Directions: Return the data below exactly as given, except for the images.

(Extracted page text data)

= Beginning of Section =

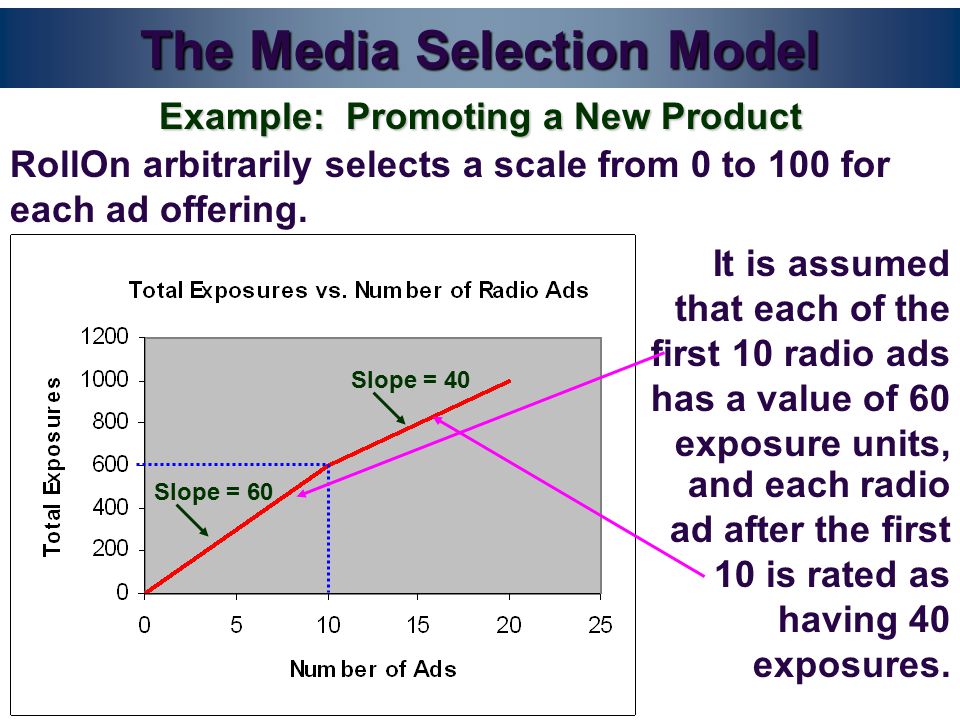 The Media Selection Model

Example: Promoting a New Product

RollOn arbitrarily selects a scale from 0 to 100 for each ad offering.

Total Exposures vs. Number of Radio Ads

Total Exposures

1200
1000
800
600
400
200
0

Slope = 40

Slope = 60

0 5 10 15 20 25

Number of Ads

It is assumed that each of the first 10 radio ads has a value of 60 exposure units, and each radio ad after the first 10 is rated as having 40 exposures.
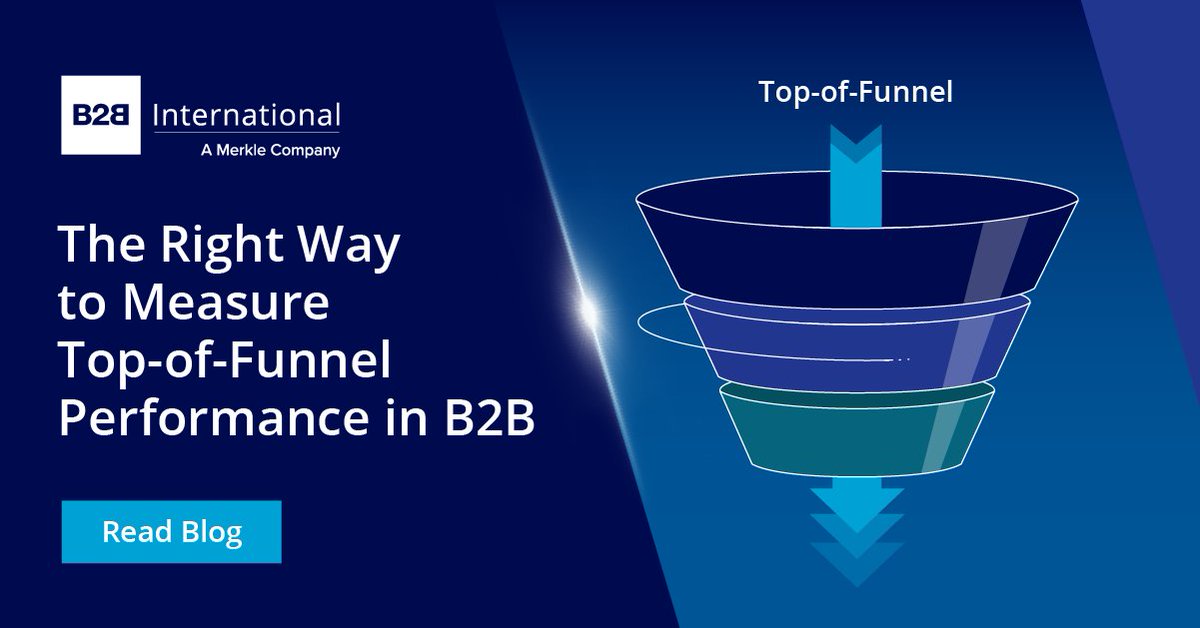 B2B International
A Merkle Company

The Right Way to Measure Top-of-Funnel Performance in B2B

Read Blog

Top-of-Funnel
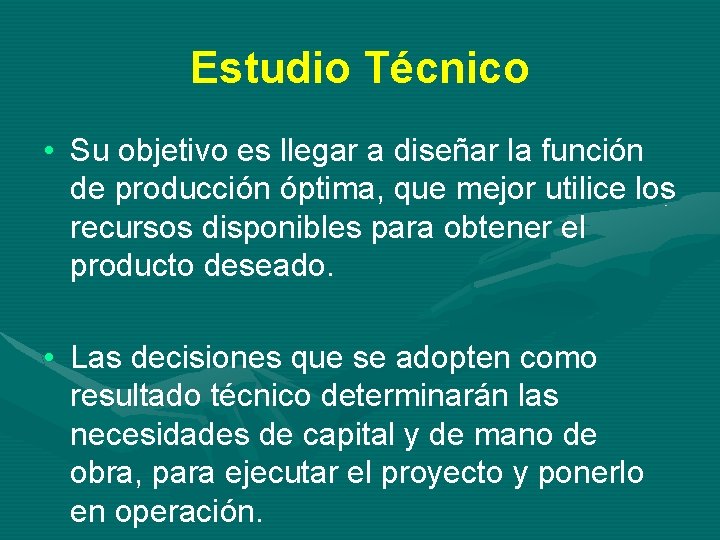 Estudio Técnico

• Su objetivo es llegar a diseñar la función de producción óptima, que mejor utilice los recursos disponibles para obtener el producto deseado.

• Las decisiones que se adopten como resultado técnico determinarán las necesidades de capital y de mano de obra, para ejecutar el proyecto y ponerlo en operación.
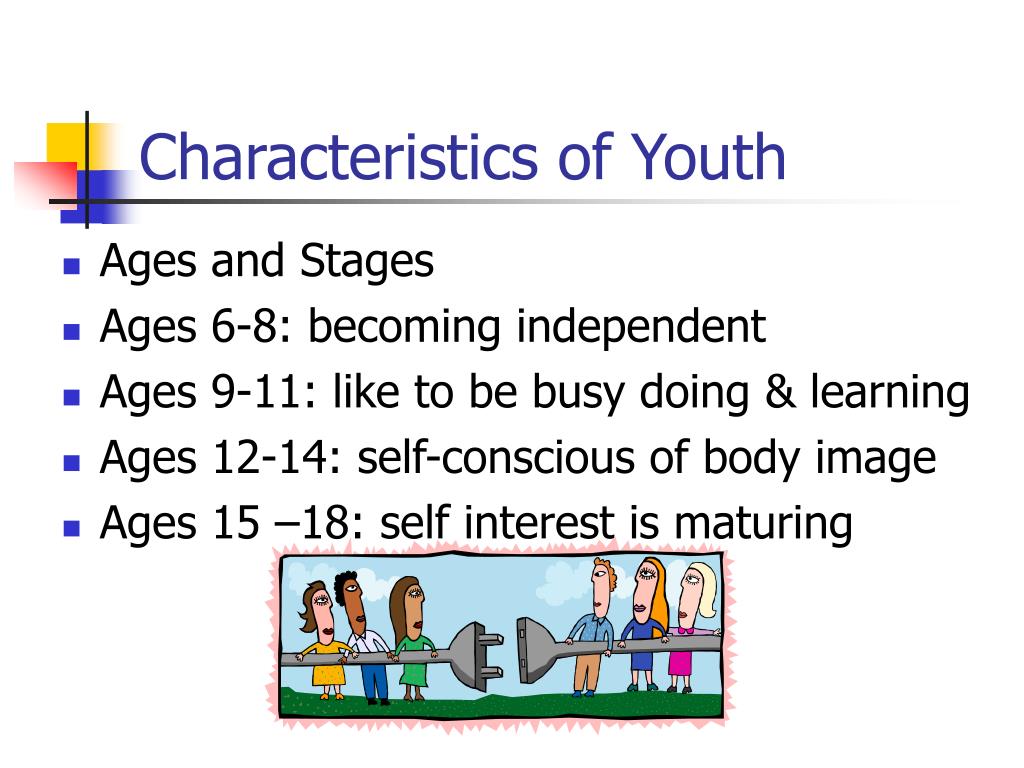 Characteristics of Youth

- Ages and Stages
- Ages 6-8: becoming independent
- Ages 9-11: like to be busy doing & learning
- Ages 12-14: self-conscious of body image
- Ages 15 –18: self interest is maturing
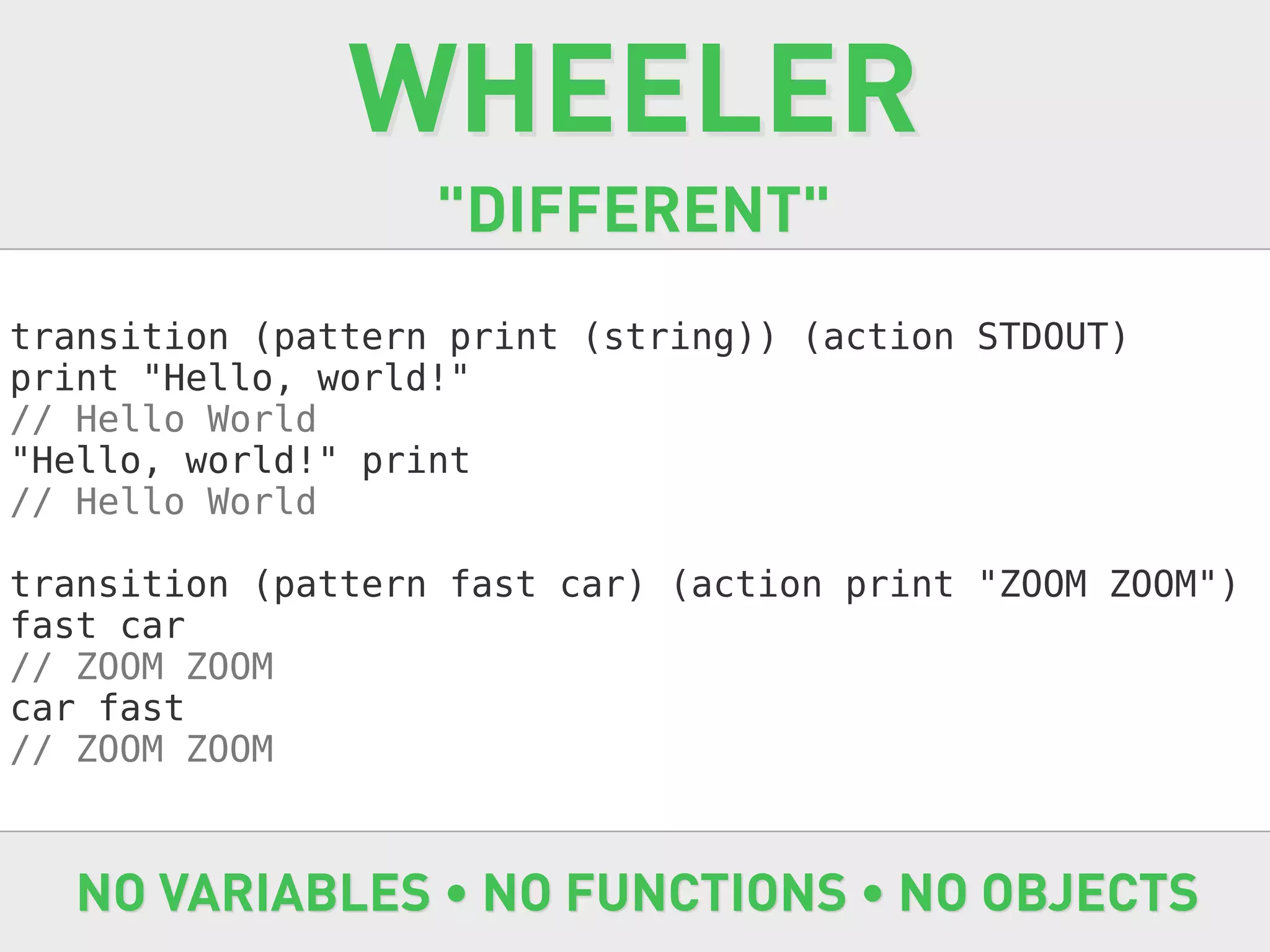 WHEELER

"DIFFERENT"

transition (pattern print (string)) (action STDOUT)
print "Hello, world!"
// Hello World
"Hello, world!" print
// Hello World

transition (pattern fast car) (action print "ZOOM ZOOM")
fast car
// ZOOM ZOOM
car fast
// ZOOM ZOOM

NO VARIABLES • NO FUNCTIONS • NO OBJECTS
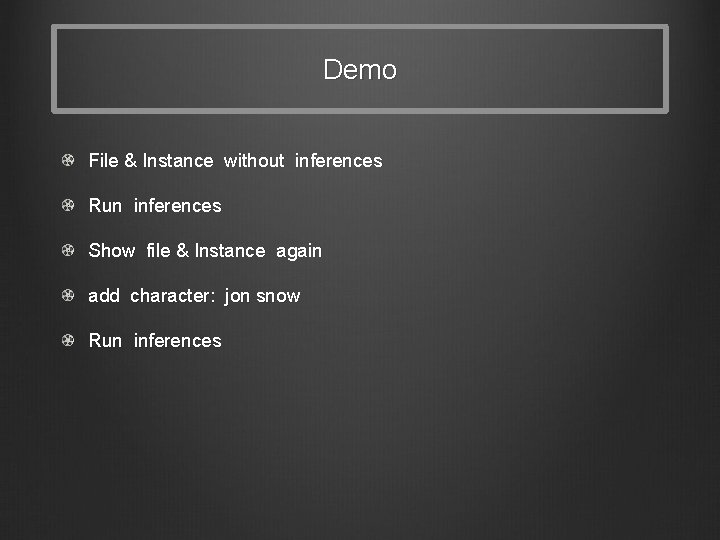 Demo

File & Instance without inferences

Run inferences

Show file & Instance again

add character: jon snow

Run inferences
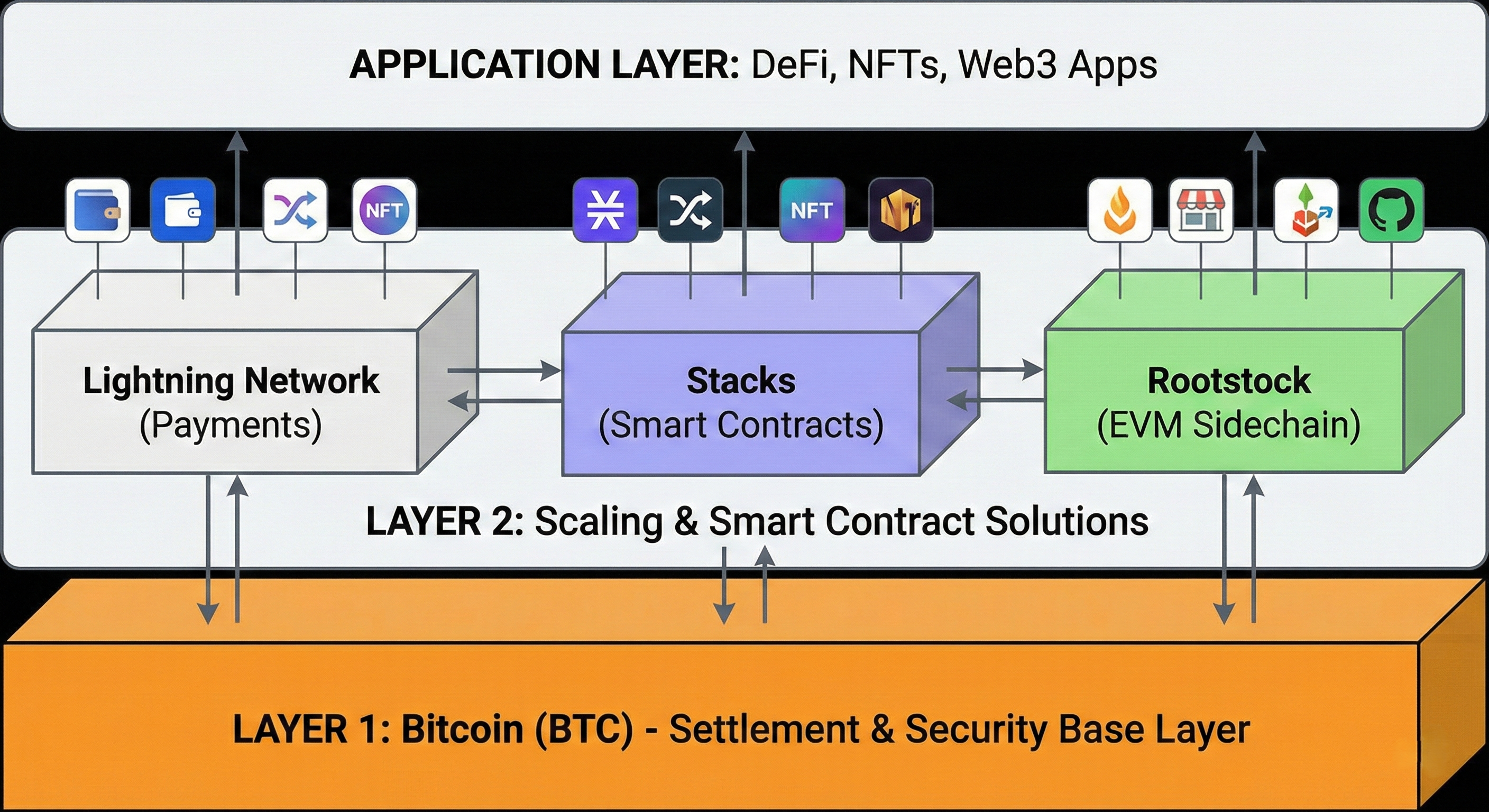 APPLICATION LAYER: DeFi, NFTs, Web3 Apps

NFT

NFT

Lightning Network (Payments)

Stacks (Smart Contracts)

Rootstock (EVM Sidechain)

LAYER 2: Scaling & Smart Contract Solutions

LAYER 1: Bitcoin (BTC) - Settlement & Security Base Layer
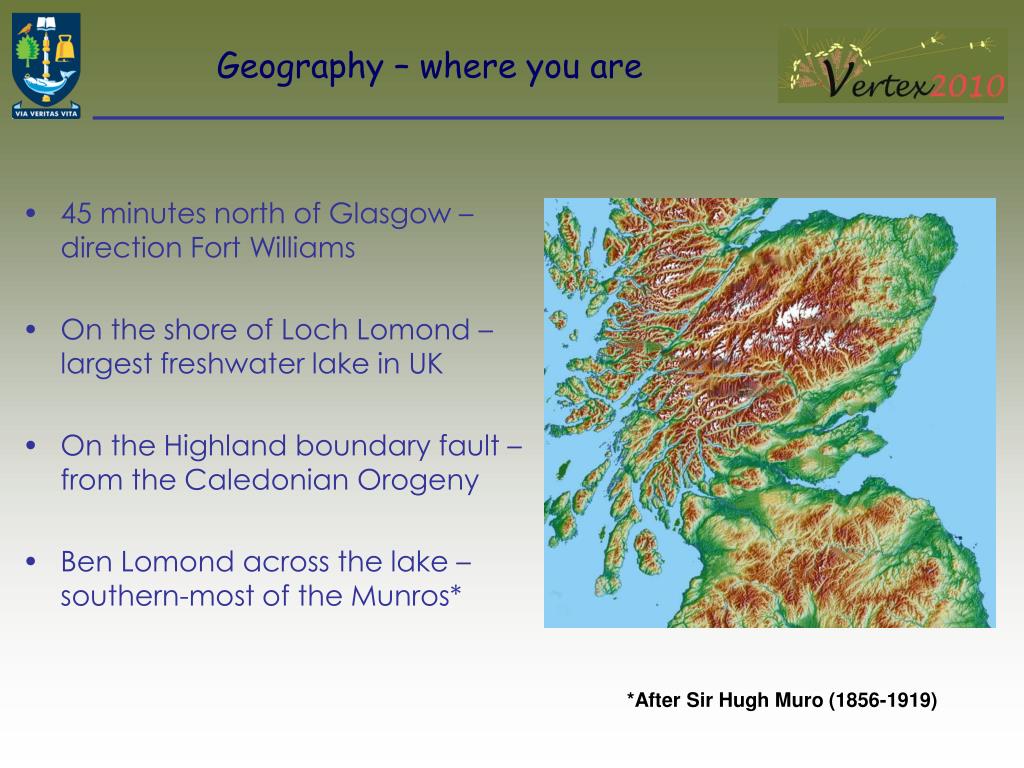 VIA VERITAS VITA

Geography – where you are

Vertex2010

• 45 minutes north of Glasgow – direction Fort Williams

• On the shore of Loch Lomond – largest freshwater lake in UK

• On the Highland boundary fault – from the Caledonian Orogeny

• Ben Lomond across the lake – southern-most of the Munros*

*After Sir Hugh Muro (1856-1919)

= End of Section =

Task output:
 The Media Selection Model

Example: Promoting a New Product

RollOn arbitrarily selects a scale from 0 to 100 for each ad offering.

Total Exposures vs. Number of Radio Ads

Total Exposures

1200
1000
800
600
400
200
0

Slope = 40

Slope = 60

0 5 10 15 20 25

Number of Ads

It is assumed that each of the first 10 radio ads has a value of 60 exposure units, and each radio ad after the first 10 is rated as having 40 exposures.
 B2B International
A Merkle Company

The Right Way to Measure Top-of-Funnel Performance in B2B

Read Blog

Top-of-Funnel
 Estudio Técnico

• Su objetivo es llegar a diseñar la función de producción óptima, que mejor utilice los recursos disponibles para obtener el producto deseado.

• Las decisiones que se adopten como resultado técnico determinarán las necesidades de capital y de mano de obra, para ejecutar el proyecto y ponerlo en operación.
 Characteristics of Youth

- Ages and Stages
- Ages 6-8: becoming independent
- Ages 9-11: like to be busy doing & learning
- Ages 12-14: self-conscious of body image
- Ages 15 –18: self interest is maturing
 WHEELER

"DIFFERENT"

transition (pattern print (string)) (action STDOUT)
print "Hello, world!"
// Hello World
"Hello, world!" print
// Hello World

transition (pattern fast car) (action print "ZOOM ZOOM")
fast car
// ZOOM ZOOM
car fast
// ZOOM ZOOM

NO VARIABLES • NO FUNCTIONS • NO OBJECTS
 Demo

File & Instance without inferences

Run inferences

Show file & Instance again

add character: jon snow

Run inferences
 APPLICATION LAYER: DeFi, NFTs, Web3 Apps

NFT

NFT

Lightning Network (Payments)

Stacks (Smart Contracts)

Rootstock (EVM Sidechain)

LAYER 2: Scaling & Smart Contract Solutions

LAYER 1: Bitcoin (BTC) - Settlement & Security Base Layer
 VIA VERITAS VITA

Geography – where you are

Vertex2010

• 45 minutes north of Glasgow – direction Fort Williams

• On the shore of Loch Lomond – largest freshwater lake in UK

• On the Highland boundary fault – from the Caledonian Orogeny

• Ben Lomond across the lake – southern-most of the Munros*

*After Sir Hugh Muro (1856-1919)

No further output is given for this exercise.